**依頼内容 1:**
松井裕樹のインタビュー記事から、「プロ10年目で自己最多の39」で始まり「クローザーとしての成長とは。」で終わる部分までを一字も変えずに引用せよ。
**依頼内容 2:**
松井裕樹のインタビュー記事によると、松井が2023年のシーズン前に掲げた目標は何か。

**課題文:**
####

プロ10年目で自己最多の39セーブを記録し、2年連続3度目となる最多セーブのタイトルを獲得した。球界を代表するクローザーに成長した左腕は2024年、メジャー・リーグが活躍の舞台となっているはずだ。インタビューで発する言葉の端々から、チームや仲間、そしてファンへの感謝の気持ちがひしひしと伝わってきた。
取材・構成=阿部ちはる 写真=矢野寿明、BBM

 楽天の絶対的クローザーとして抜群の安定感を誇る。史上最年少での通算200セーブや通算500試合登板到達は、若いころからその場所に立ち続けてきた証しだ。シーズン前に掲げた「失敗0」の目標こそかなわなかったが、ワールド・ベースボール・クラシック(WBC)での世界一から始まり、2年連続3度目のセーブ王を手にした2023年シーズンを終え、次なるステップを見据えている松井裕樹が考えるクローザーとしての成長とは。

――自己最多の39セーブを挙げ、2年連続のセーブ王獲得となりました。

松井 セーブは自分の力だけで稼げるものではないですし、セーブ数というのはピッチャーの力量を判断する数字ではないと思っています。数多くセーブ機会をいただいた中で失敗もありましたし、たまたま成功した回数が一番多かっただけかなと。セーブ機会試合が多かったこと、調子がいい時期にたくさんセーブを稼がせてもらったことが重なり、たまたま一番になれたというか。あとは、僕に回ってくるまでに前を投げているピッチャーが、バックアップも含めて本当に頑張ってくれていたので、特にブルペンの仲間には感謝したいです。

――3度目の獲得です。それは実力があってこそだと思いますが……。

松井 運が良かったなと思うだけですね。もちろんずっと一番になりたいと思ってやってきているので、タイトルを獲得できたことはうれしいですけど、自分の力で勝ち取っているわけではないので。特に最後を投げるというのは、ボール以外の部分も備わっていないと任せてもらえない場所。そこを継続して任せてもらえていたということ、そこに値する人だと思ってもらえていたことがうれしいですね。

####

**提供情報:**
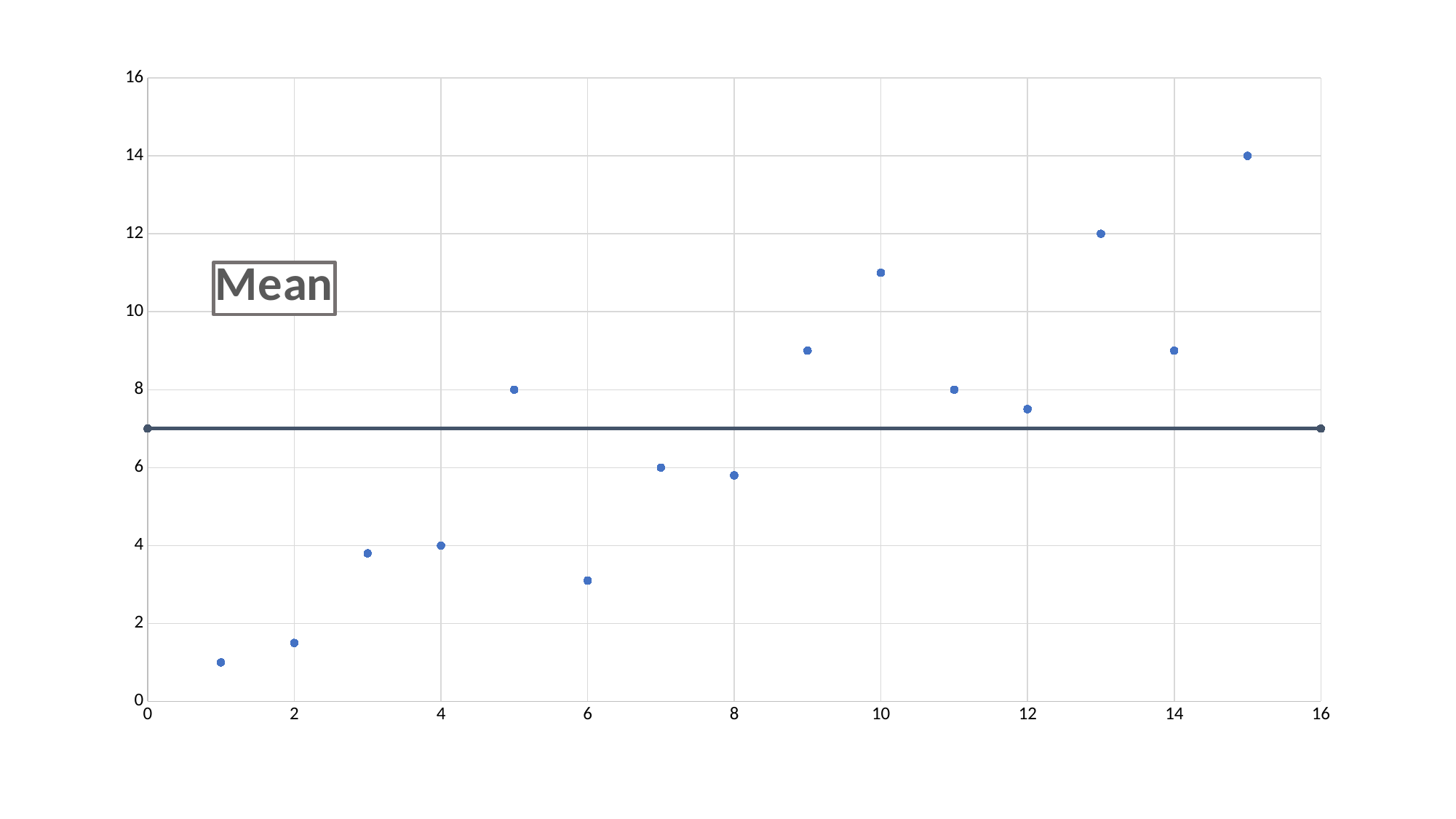
What kind of chart is shown on the slide? scatter chart At which x value is the lowest point plotted? 1 What is the y value of the point at x = 15? 14 What is the y value of the point at x = 5? 8 How many data points are plotted on the chart (excluding the horizontal line)? 15 What label is shown for the horizontal line across the chart? Mean Is the y value of the point at x = 10 greater or less than 10? greater What is the y value of the point at x = 13? 12 Is the y value of the point at x = 6 greater or less than 4? less At which x value is the highest point plotted? 15 What is the y value of the point at x = 4? 4 Which point has the larger y value, the one at x = 9 or the one at x = 8? x = 9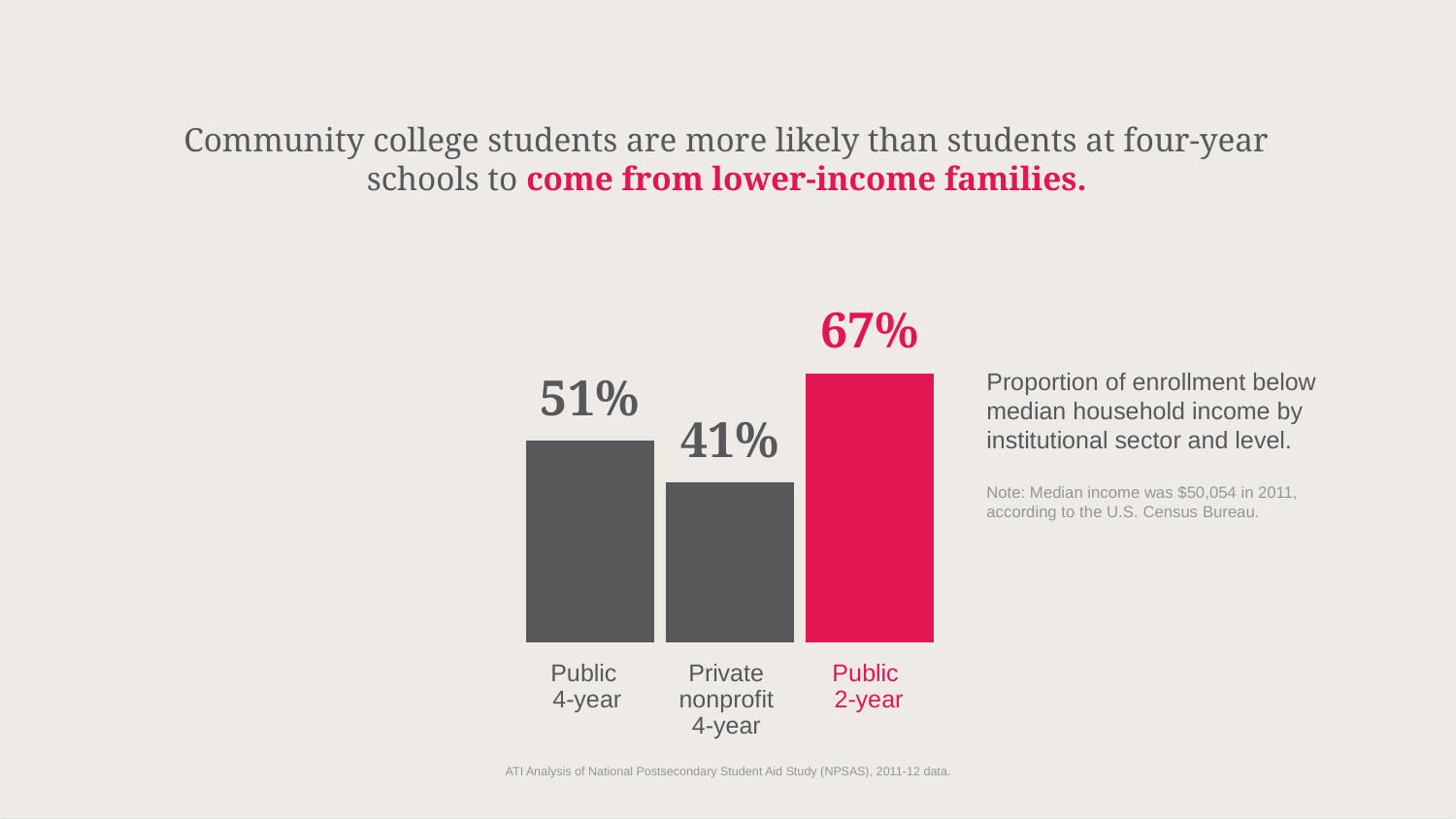
Which bar is highlighted in a different colour (red) from the others? Public 2-year What is the difference between the values for Public 4-year and Private nonprofit 4-year? 10% Which category has the lowest value? Private nonprofit 4-year What is the value for Public 4-year? 51% According to the note on the slide, what was the median income in 2011? $50,054 What is the value for Private nonprofit 4-year? 41% What kind of chart is shown on the slide? Bar chart Which category has the highest value? Public 2-year Which is larger, the value for Public 4-year or the value for Private nonprofit 4-year? Public 4-year What is the difference between the values for Public 2-year and Public 4-year? 16% What is the value for Public 2-year? 67% How many categories are shown in the chart? 3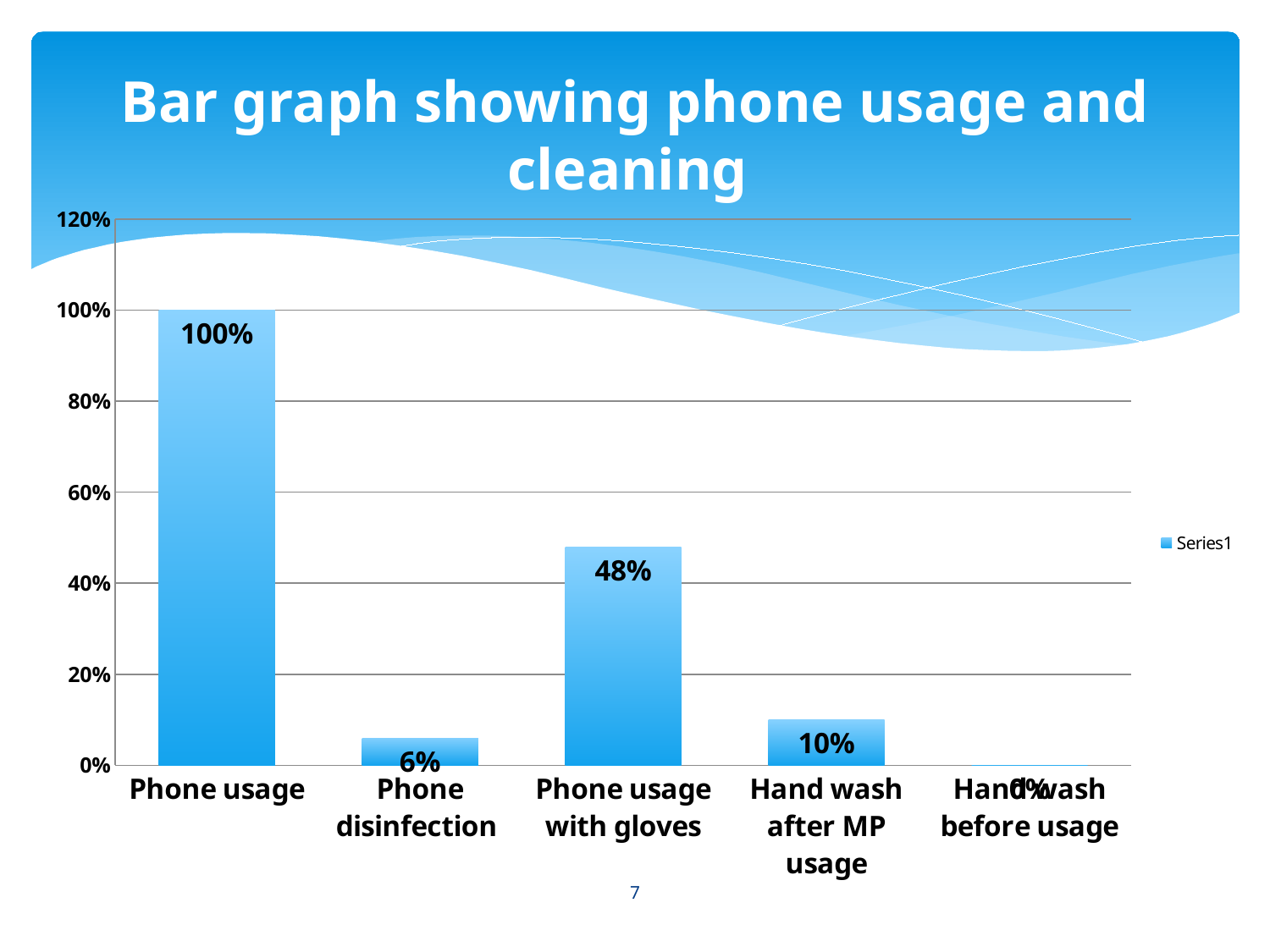
What is the title of the chart? Bar graph showing phone usage and cleaning Which category has the highest value? Phone usage What is the value for Phone usage? 100% How many categories are shown on the x axis? 5 What is the difference between the values for Phone usage and Phone usage with gloves? 52% Which is larger, the value for Phone disinfection or the value for Hand wash after MP usage? Hand wash after MP usage Is the value for Phone usage with gloves greater or less than 40%? greater What is the value for Phone usage with gloves? 48% What is the value for Hand wash after MP usage? 10% What kind of chart is shown on the slide? bar chart What is the value for Phone disinfection? 6% Which category has the lowest value? Hand wash before usage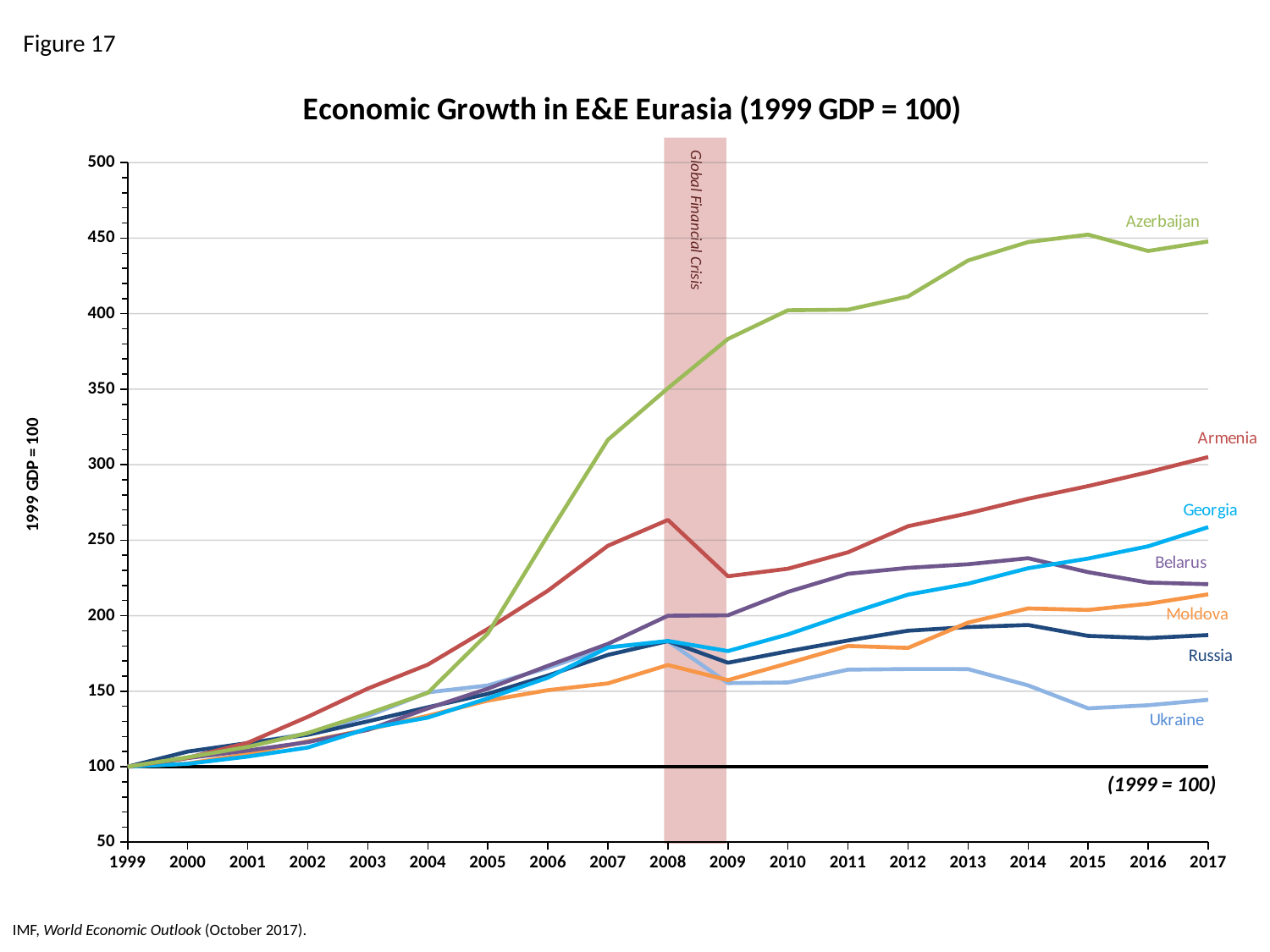
Is the value for Russia in 2017 greater or less than 200? less Is the value for Azerbaijan in 2017 greater or less than 400? greater Does the value for Azerbaijan generally rise or fall from 1999 to 2017? rise What event does the shaded vertical band on the chart mark? Global Financial Crisis What is the value for every country in 1999? 100 Is the value for Ukraine in 2015 greater or less than 150? less How many years are shown along the x axis of the chart? 19 How many countries are plotted in the chart? 7 Which country has the lowest value in 2017? Ukraine In 2017, which is larger, the value for Georgia or the value for Belarus? Georgia What kind of chart is shown on the slide? Line chart Which country has the highest value in 2017? Azerbaijan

####

**回答 1:**
プロ10年目で自己最多の39セーブを記録し、2年連続3度目となる最多セーブのタイトルを獲得した。球界を代表するクローザーに成長した左腕は2024年、メジャー・リーグが活躍の舞台となっているはずだ。インタビューで発する言葉の端々から、チームや仲間、そしてファンへの感謝の気持ちがひしひしと伝わってきた。
取材・構成=阿部ちはる 写真=矢野寿明、BBM

 楽天の絶対的クローザーとして抜群の安定感を誇る。史上最年少での通算200セーブや通算500試合登板到達は、若いころからその場所に立ち続けてきた証しだ。シーズン前に掲げた「失敗0」の目標こそかなわなかったが、ワールド・ベースボール・クラシック(WBC)での世界一から始まり、2年連続3度目のセーブ王を手にした2023年シーズンを終え、次なるステップを見据えている松井裕樹が考えるクローザーとしての成長とは。

**回答 2:**
「失敗0」である。